• _THE REQUEST_
Reproduce word for word every line of the rows below, from the line containing "From the boat hull at pixel 469" through the final line, with both of those lines included.

======

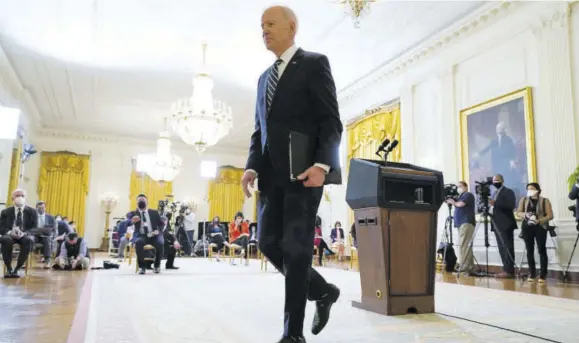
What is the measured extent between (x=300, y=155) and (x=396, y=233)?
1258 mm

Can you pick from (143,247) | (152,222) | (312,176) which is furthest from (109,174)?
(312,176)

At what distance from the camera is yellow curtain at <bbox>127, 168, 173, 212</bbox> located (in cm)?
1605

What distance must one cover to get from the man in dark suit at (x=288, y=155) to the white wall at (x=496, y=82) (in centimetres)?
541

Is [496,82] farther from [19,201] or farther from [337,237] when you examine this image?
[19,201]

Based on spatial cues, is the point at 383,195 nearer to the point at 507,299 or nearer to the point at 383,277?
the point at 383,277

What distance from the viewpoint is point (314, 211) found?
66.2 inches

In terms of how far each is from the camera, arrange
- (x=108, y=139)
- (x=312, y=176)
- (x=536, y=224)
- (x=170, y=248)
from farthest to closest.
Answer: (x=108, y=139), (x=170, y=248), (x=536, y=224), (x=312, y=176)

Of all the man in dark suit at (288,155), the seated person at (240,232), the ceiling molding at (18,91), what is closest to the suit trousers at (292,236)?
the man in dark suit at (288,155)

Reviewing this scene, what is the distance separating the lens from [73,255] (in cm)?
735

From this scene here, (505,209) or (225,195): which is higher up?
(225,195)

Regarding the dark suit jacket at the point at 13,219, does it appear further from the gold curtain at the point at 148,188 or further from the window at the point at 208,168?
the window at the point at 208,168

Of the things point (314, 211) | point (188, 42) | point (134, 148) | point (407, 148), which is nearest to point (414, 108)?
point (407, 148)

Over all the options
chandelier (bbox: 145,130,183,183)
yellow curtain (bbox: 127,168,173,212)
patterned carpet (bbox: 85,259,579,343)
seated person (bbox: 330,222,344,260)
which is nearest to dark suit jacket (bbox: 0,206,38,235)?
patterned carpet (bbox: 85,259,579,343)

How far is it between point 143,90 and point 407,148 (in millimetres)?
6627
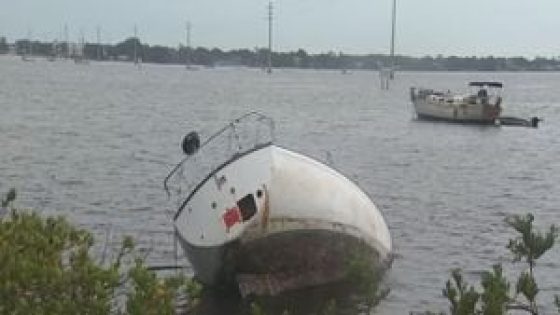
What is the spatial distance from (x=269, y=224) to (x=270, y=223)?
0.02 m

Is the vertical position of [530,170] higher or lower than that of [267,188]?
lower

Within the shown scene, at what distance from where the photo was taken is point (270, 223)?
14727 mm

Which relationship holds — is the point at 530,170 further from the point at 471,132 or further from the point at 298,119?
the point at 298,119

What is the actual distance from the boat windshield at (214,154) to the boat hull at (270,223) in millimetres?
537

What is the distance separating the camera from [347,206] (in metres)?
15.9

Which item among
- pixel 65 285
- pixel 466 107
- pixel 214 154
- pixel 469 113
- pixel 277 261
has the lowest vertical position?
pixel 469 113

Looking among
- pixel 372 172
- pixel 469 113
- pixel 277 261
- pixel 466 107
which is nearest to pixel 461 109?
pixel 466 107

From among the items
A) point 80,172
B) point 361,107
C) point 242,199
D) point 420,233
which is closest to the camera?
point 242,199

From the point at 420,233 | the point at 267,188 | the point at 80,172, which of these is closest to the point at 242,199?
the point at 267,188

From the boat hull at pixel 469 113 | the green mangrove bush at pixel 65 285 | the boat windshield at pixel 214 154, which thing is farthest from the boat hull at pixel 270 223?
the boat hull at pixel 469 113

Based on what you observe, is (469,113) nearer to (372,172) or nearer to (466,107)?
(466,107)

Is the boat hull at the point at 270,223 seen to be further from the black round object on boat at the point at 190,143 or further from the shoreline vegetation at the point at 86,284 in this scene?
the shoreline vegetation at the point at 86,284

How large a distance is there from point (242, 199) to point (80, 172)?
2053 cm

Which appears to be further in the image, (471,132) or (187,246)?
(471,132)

======

• _OUTPUT_
From the boat hull at pixel 469 113 | the green mangrove bush at pixel 65 285 | the boat windshield at pixel 214 154, which thing is farthest from the boat hull at pixel 270 223?
the boat hull at pixel 469 113

Based on what you observe, is (469,113) nearer to (372,172) or nearer to (466,107)?
(466,107)

Is the boat hull at the point at 270,223 seen to be further from the black round object on boat at the point at 190,143 or further from the shoreline vegetation at the point at 86,284 in this scene?
the shoreline vegetation at the point at 86,284

How large a distance is there from point (242, 199) to point (80, 172)?
2053 cm

Which appears to be further in the image, (471,132) or (187,246)?
(471,132)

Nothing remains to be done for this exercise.